*** Begin section ***

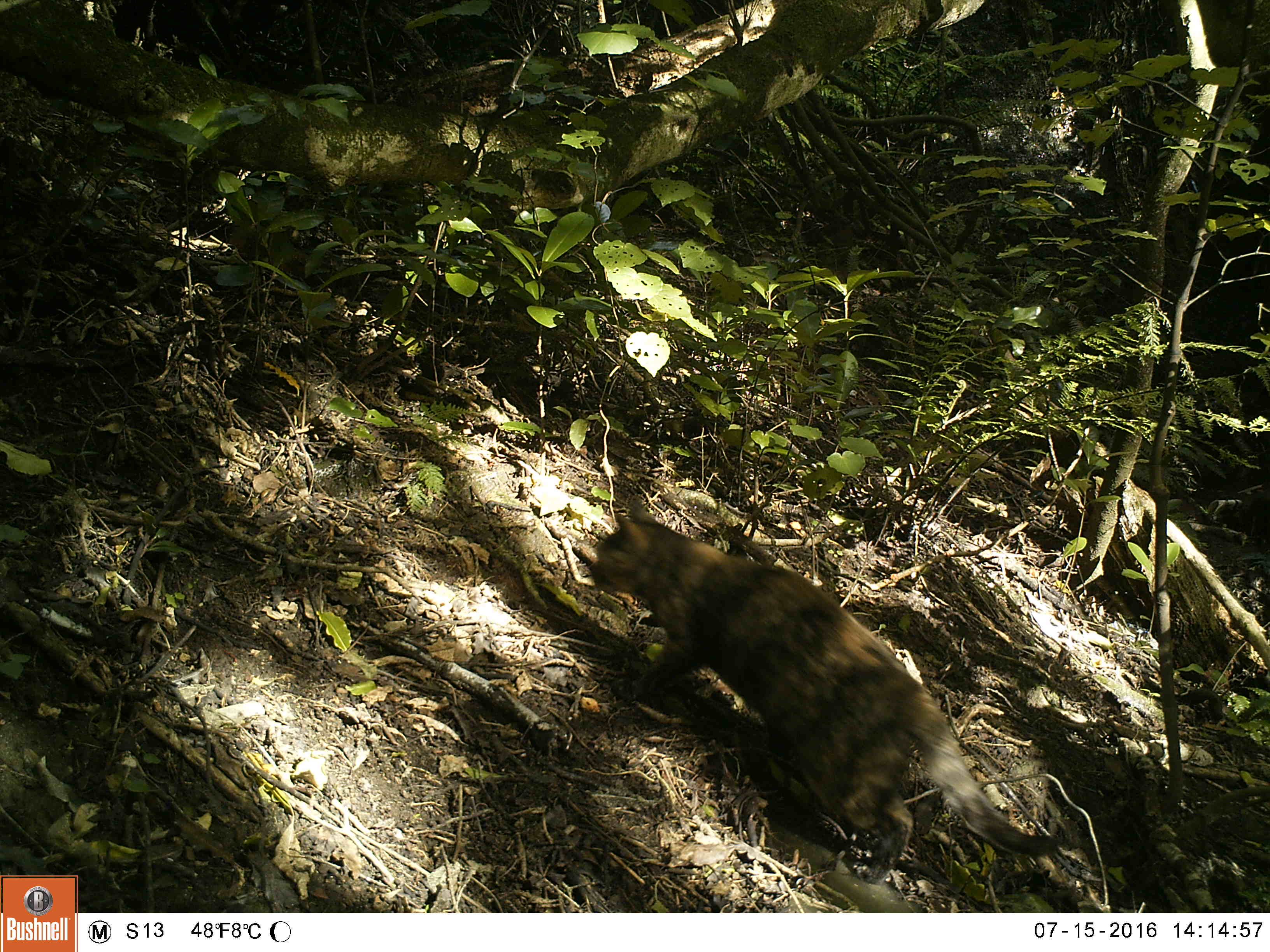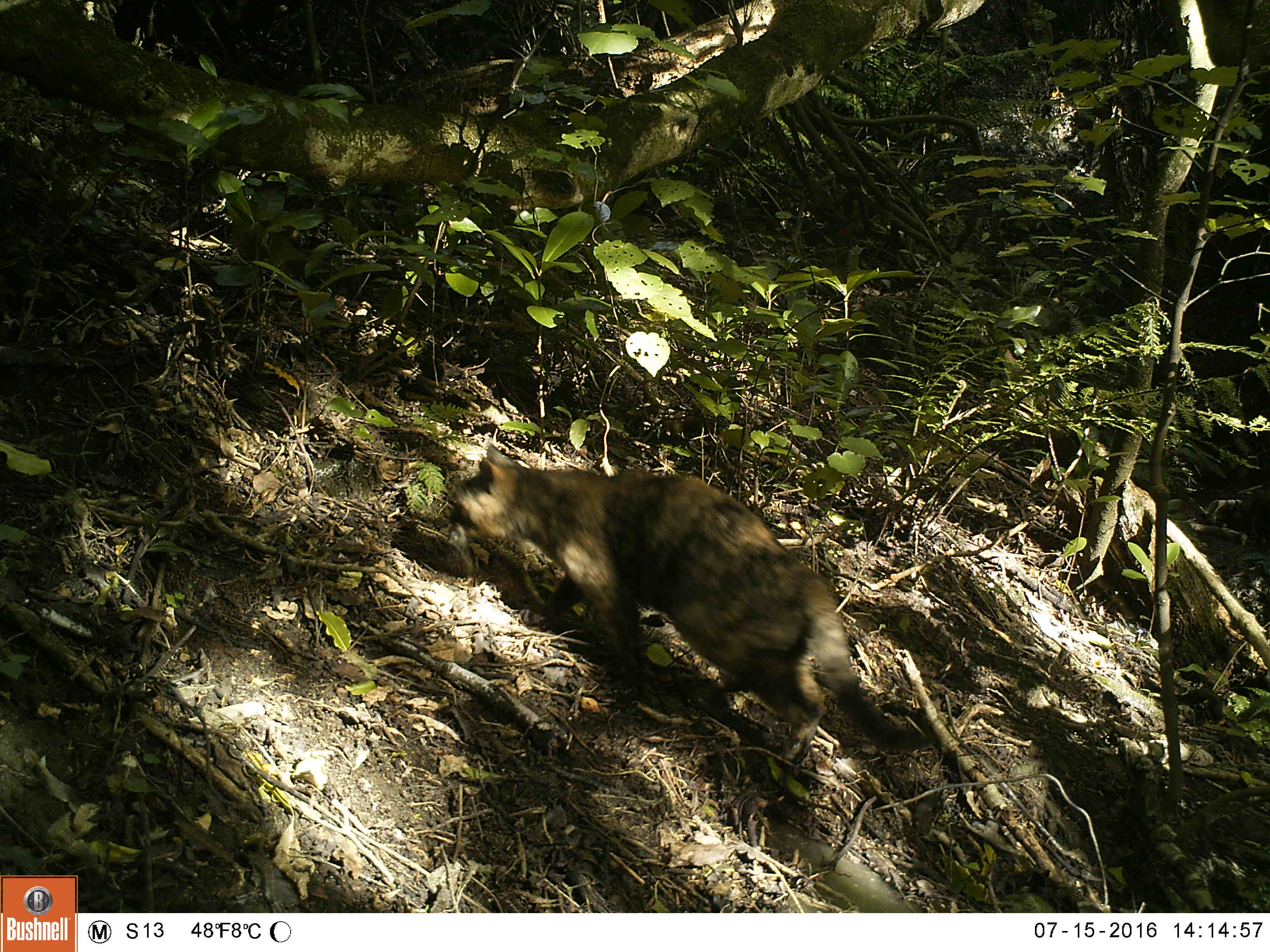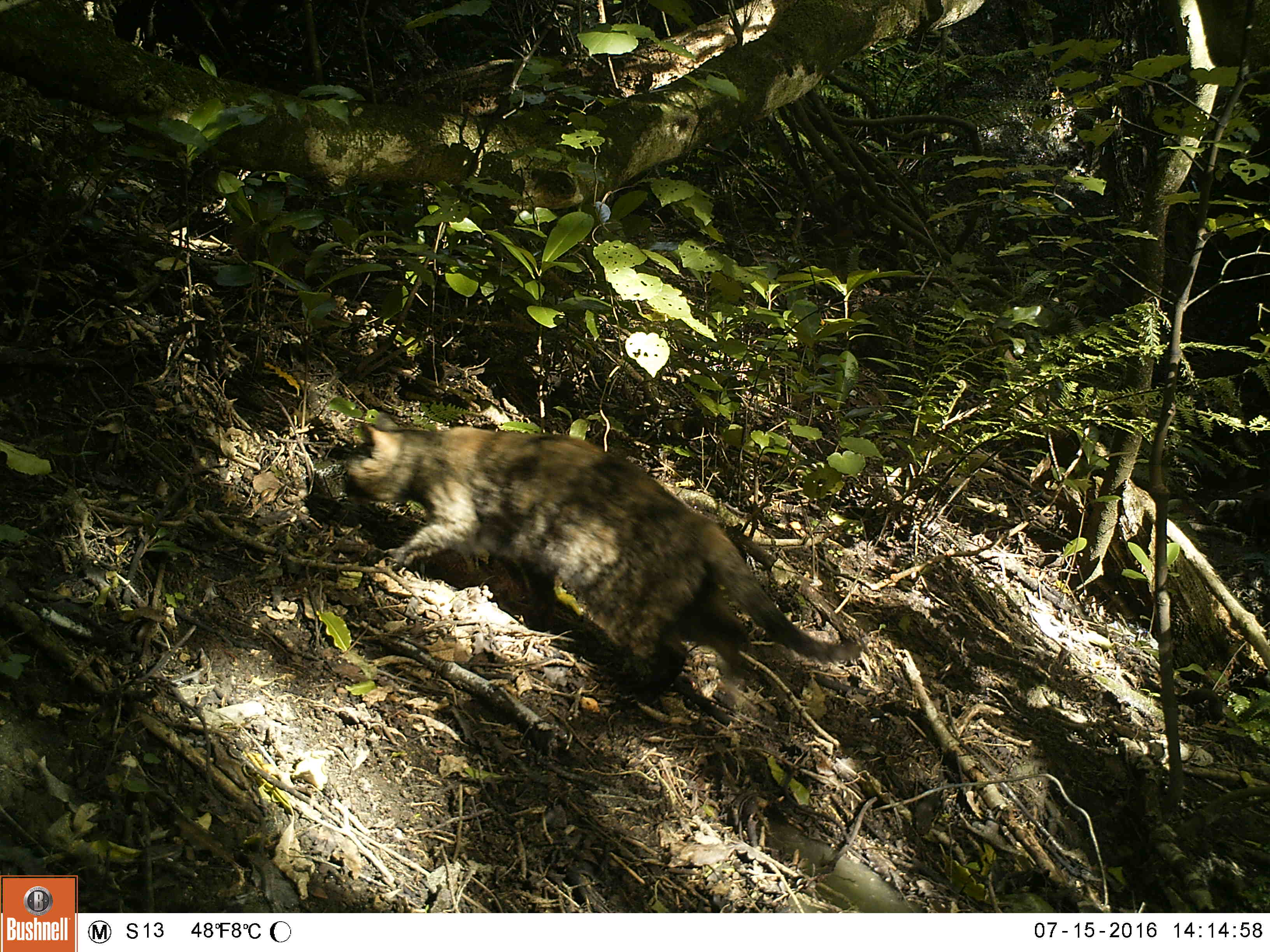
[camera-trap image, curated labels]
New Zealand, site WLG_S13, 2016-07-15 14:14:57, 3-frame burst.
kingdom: Animalia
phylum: Chordata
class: Mammalia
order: Carnivora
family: Felidae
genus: Felis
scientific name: Felis catus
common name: domestic cat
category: cat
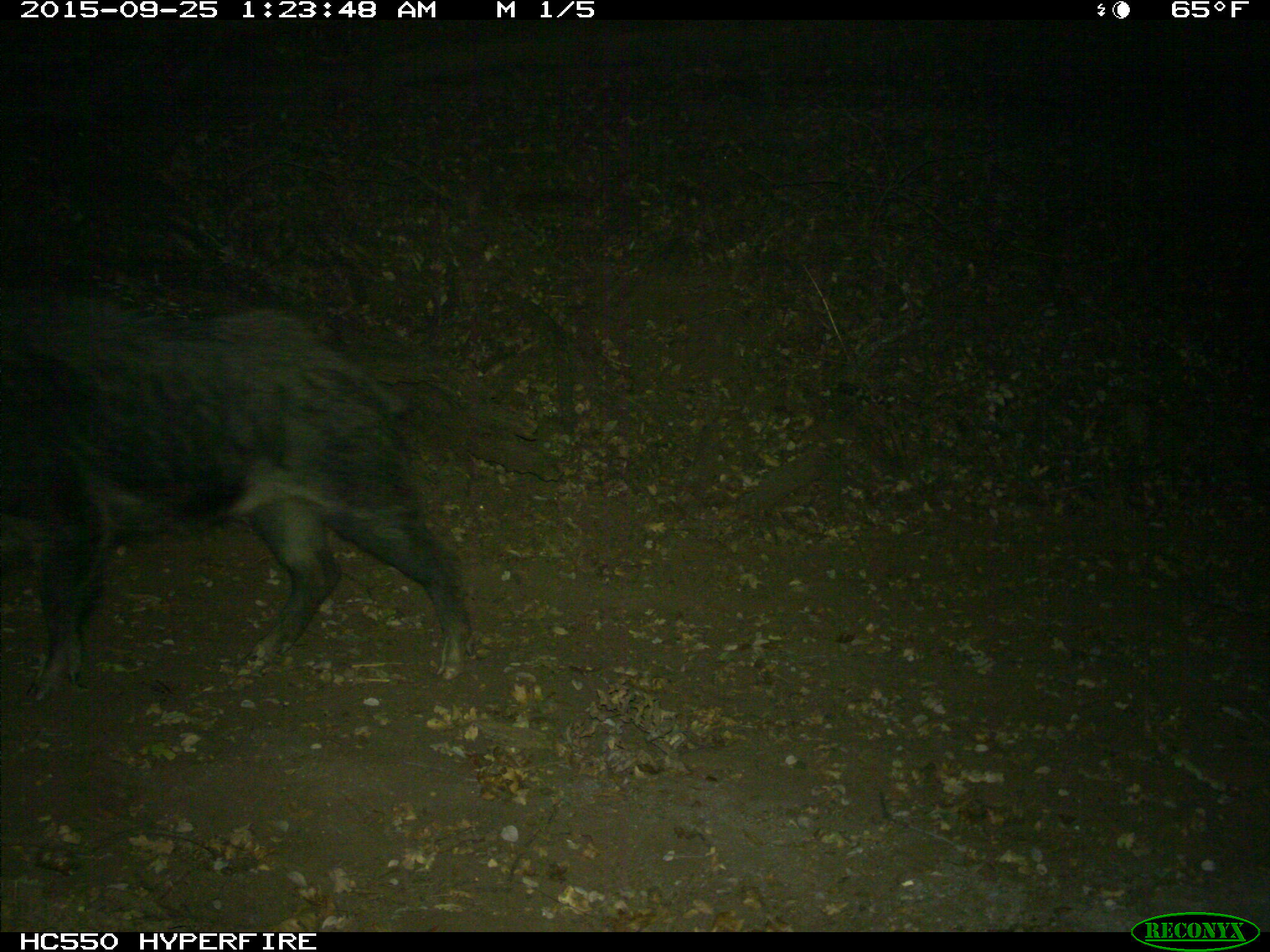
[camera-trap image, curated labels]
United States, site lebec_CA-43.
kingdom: Animalia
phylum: Chordata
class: Mammalia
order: Artiodactyla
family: Suidae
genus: Sus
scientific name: Sus scrofa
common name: wild boar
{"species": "Sus scrofa (wild boar)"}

*** End section ***

__Requirement__. The word to find is "site". Copy every line of the records that holds it.

__Solution to the exercise__.
New Zealand, site WLG_S13, 2016-07-15 14:14:57, 3-frame burst.
United States, site lebec_CA-43.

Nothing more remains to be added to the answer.